Re: Should the UTF-8 BOM trump overriding via HTTP or by users? from Leif Halvard Silli on 2011-06-08 (www-international@w3.org from April to June 2011)

From: Leif Halvard Silli <xn--mlform-iua@xn--mlform-iua.no>
Date: Wed, 8 Jun 2011 18:50:48 +0200
To: John Cowan <cowan@mercury.ccil.org>
Cc: Bjoern Hoehrmann <derhoermi@gmx.net>, www-international <www-international@w3.org>
Message-ID: <20110608185048330991.d9de5d7b@xn--mlform-iua.no>

John Cowan, Wed, 8 Jun 2011 11:54:30 -0400:
> Leif Halvard Silli scripsit:
> 
>> So, you mean: it is a step before the doc is fed to the parser?
> 
> Yes.

So, that algorithm effectively plays the role of an external encoding 
information. Becuase, unless, the XML parser is not permitted to 
interpret the document different from the XML encoding declaration.

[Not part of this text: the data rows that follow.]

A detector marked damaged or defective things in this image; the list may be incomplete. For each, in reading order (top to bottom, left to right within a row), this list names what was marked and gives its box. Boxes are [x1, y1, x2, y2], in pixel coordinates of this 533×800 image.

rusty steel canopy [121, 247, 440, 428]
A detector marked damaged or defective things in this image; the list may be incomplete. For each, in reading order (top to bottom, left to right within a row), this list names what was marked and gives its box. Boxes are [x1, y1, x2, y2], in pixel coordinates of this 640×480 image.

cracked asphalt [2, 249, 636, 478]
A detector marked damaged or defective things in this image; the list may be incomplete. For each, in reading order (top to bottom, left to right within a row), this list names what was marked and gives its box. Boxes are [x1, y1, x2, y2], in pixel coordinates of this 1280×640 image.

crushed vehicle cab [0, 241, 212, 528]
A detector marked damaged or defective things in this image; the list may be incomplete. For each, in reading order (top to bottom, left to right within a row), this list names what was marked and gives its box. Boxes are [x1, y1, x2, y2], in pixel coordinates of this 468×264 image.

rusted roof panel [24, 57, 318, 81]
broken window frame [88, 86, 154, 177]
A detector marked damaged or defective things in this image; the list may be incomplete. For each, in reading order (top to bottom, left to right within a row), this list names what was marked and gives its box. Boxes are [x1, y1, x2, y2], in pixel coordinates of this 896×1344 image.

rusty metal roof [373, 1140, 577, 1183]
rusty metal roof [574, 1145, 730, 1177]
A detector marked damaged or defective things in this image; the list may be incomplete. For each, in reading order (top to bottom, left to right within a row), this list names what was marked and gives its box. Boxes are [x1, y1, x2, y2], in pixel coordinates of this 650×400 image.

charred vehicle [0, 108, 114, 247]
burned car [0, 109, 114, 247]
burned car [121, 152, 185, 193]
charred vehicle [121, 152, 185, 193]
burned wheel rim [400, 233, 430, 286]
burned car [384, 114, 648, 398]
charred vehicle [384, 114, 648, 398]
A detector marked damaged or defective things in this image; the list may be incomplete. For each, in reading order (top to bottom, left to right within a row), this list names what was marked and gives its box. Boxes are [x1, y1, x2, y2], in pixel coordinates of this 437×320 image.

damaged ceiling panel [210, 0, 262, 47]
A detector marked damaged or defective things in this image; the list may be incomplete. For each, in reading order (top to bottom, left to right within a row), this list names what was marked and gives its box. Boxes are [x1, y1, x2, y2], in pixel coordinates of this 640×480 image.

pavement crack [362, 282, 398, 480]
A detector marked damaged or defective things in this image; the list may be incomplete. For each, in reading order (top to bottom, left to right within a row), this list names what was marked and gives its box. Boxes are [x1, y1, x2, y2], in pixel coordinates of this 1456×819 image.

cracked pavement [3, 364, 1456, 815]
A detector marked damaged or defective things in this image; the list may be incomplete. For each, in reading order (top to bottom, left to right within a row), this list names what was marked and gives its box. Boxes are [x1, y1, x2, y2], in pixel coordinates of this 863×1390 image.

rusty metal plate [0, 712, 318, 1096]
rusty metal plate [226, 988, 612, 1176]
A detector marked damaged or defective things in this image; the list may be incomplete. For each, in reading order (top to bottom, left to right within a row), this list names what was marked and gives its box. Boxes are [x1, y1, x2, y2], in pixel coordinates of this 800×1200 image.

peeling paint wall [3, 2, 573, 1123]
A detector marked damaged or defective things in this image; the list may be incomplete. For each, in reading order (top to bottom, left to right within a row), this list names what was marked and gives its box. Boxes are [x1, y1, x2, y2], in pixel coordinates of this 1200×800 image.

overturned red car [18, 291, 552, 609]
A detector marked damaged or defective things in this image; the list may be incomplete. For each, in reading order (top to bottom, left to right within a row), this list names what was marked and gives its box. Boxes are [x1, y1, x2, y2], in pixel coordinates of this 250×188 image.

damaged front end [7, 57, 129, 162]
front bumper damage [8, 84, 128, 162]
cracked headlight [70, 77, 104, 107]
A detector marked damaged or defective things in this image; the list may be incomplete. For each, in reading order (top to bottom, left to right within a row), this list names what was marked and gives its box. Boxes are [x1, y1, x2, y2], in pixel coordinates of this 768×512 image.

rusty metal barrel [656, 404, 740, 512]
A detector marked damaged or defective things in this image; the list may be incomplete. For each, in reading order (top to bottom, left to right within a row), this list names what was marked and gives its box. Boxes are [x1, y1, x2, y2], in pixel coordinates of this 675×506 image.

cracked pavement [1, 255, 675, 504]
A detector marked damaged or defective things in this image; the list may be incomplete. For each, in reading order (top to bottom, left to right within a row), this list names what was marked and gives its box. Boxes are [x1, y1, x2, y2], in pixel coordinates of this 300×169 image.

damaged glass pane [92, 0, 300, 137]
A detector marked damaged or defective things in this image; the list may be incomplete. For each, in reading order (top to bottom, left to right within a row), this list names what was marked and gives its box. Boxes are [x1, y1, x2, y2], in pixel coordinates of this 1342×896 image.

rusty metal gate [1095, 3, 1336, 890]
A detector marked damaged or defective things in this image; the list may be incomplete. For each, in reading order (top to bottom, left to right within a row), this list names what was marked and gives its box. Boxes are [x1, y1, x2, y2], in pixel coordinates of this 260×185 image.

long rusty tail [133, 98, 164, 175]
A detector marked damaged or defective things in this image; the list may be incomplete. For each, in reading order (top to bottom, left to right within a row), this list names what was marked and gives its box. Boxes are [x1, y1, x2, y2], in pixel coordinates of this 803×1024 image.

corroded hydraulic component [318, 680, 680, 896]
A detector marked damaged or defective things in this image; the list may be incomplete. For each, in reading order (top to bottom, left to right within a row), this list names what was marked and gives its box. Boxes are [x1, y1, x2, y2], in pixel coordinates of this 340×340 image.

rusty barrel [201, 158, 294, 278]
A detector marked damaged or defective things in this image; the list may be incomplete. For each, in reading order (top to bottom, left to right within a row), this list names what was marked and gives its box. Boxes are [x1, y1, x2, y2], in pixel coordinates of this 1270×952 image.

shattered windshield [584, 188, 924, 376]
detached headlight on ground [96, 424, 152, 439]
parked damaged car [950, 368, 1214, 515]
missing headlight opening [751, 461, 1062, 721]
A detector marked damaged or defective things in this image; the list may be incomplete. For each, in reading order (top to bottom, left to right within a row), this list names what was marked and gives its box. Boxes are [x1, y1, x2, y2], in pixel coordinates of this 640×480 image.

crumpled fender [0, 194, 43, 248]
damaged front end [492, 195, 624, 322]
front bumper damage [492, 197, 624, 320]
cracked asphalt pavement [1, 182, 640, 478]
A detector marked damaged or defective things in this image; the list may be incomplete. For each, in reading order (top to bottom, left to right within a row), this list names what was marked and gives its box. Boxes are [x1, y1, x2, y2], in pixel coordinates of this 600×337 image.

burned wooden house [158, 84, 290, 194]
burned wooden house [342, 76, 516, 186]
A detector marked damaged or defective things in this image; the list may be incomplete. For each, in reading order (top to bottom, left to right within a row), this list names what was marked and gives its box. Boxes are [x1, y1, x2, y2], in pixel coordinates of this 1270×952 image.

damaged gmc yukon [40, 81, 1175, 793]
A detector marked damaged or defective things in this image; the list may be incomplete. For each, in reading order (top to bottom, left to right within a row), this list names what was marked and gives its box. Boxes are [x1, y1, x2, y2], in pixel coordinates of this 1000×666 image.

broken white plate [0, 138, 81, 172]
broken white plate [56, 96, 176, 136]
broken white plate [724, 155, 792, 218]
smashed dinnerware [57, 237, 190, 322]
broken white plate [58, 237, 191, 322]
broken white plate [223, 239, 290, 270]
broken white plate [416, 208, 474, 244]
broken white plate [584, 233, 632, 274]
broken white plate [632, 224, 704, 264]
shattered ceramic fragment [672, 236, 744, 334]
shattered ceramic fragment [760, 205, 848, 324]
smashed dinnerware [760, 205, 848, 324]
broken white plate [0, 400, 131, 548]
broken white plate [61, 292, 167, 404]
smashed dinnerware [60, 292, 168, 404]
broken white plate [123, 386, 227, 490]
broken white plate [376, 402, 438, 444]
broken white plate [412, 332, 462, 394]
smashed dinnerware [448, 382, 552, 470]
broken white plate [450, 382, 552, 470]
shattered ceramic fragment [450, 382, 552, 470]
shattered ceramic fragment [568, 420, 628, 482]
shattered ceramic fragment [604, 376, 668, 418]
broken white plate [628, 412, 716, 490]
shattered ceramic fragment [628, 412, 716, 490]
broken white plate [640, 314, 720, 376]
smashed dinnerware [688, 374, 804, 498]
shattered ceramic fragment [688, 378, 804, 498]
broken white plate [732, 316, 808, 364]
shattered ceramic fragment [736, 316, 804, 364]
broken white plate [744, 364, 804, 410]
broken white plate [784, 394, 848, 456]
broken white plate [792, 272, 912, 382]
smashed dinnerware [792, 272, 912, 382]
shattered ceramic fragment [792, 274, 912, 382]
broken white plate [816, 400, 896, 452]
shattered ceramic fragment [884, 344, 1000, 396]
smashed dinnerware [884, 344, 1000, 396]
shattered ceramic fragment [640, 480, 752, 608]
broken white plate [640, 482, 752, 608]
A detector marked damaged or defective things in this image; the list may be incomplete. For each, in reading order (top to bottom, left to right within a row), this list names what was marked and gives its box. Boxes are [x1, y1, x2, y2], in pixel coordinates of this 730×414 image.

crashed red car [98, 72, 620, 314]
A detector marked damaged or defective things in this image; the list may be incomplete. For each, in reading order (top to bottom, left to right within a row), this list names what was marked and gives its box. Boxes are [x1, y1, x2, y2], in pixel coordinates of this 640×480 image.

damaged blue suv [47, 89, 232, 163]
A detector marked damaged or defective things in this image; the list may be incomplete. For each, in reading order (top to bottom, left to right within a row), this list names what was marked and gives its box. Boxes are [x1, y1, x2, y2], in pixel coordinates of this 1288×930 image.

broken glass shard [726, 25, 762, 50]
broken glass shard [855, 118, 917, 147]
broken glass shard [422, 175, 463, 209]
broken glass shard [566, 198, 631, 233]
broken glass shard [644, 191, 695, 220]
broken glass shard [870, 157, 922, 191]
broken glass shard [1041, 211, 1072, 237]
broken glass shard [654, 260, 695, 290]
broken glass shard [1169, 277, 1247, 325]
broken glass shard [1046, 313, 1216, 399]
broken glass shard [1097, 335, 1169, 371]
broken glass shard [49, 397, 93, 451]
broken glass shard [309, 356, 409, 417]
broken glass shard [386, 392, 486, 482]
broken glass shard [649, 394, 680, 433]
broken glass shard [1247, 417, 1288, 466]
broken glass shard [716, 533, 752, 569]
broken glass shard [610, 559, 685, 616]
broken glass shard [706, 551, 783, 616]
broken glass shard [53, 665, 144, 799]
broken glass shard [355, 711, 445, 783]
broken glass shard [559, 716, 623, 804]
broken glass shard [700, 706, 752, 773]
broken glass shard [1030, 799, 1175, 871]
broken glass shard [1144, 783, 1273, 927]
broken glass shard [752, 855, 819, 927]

>> I don't see how this is different from what Safari and IE do when they 
>> override the HTTP header whenever they see the UTF-8 BOM.
> 
> My algorithm is a "file" algorithm; it doesn't know anything about HTTP
> headers.

Yes, but I think about the principle. This thread is meant to focus on 
what parsers are allowed to do. Like one can inspect the BOM and the 
XML declaration before feeding to parser, on could also inspect BOM, 
declration *and* HTTP. Like your algorithm effectively is external 
encoding information, an algorithm that also takes into account HTTP 
before doing the overriding, would just be some form of external 
encoding information.

>> (Firefox behave as your algorithm, for the file:// protocol.)
> 
> Good.  :-)

I still question its validity, according to XML. It blurs out the 
draconian error handling of XML.

>>>> XML describes normative "fatal error" situations related to encoding:
>>>> 
>>>> 1. When external encoding info is absent: a) A processor fed with an
>>>> entity whose encoding differs from the info in the XML declaration.
>>> 
>>> This is not actually testable: bad encoding will at best produce an
>>> error related to 4 below.
>> 
>> There is no necessarily need for test (that is: step 4 is not always 
>> needed). It can be a matter comparing the encoding labels. Because: 
>> First the parser determines the encoding. And if it uses the BOM to 
>> determine the encoding, and thereafter discovers that the XML encoding 
>> declaration says "KOI8-R" , then we have the "fatal error" situation. 
> 
> True.

Even XML editors, like well known oXygen do not display a fatal error 
for this, though. 

But perhasp it includes a non-parser which checks the code first, using 
your algorithm, and "override"?

>> But does any XML parser obey this rule? At least Webkit, Opera, Firefox 
>> do not. They instead accept the BOM and ignore the XML encoding 
>> declaratation. (Exception: if the encoding in the declaration is an 
>> unknown encoding, then Webkit shows fatal error - but this is actually 
>> 3 - see below.)
> 
> Those are XML parsers inside browsers, which I know little about.
> 
>> I take your silence as agreement. The "some reason" could be a HTTP 
>> header.
> 
> Quite so.
-- 
Leif H Silli

Received on Wednesday, 8 June 2011 16:51:20 UTC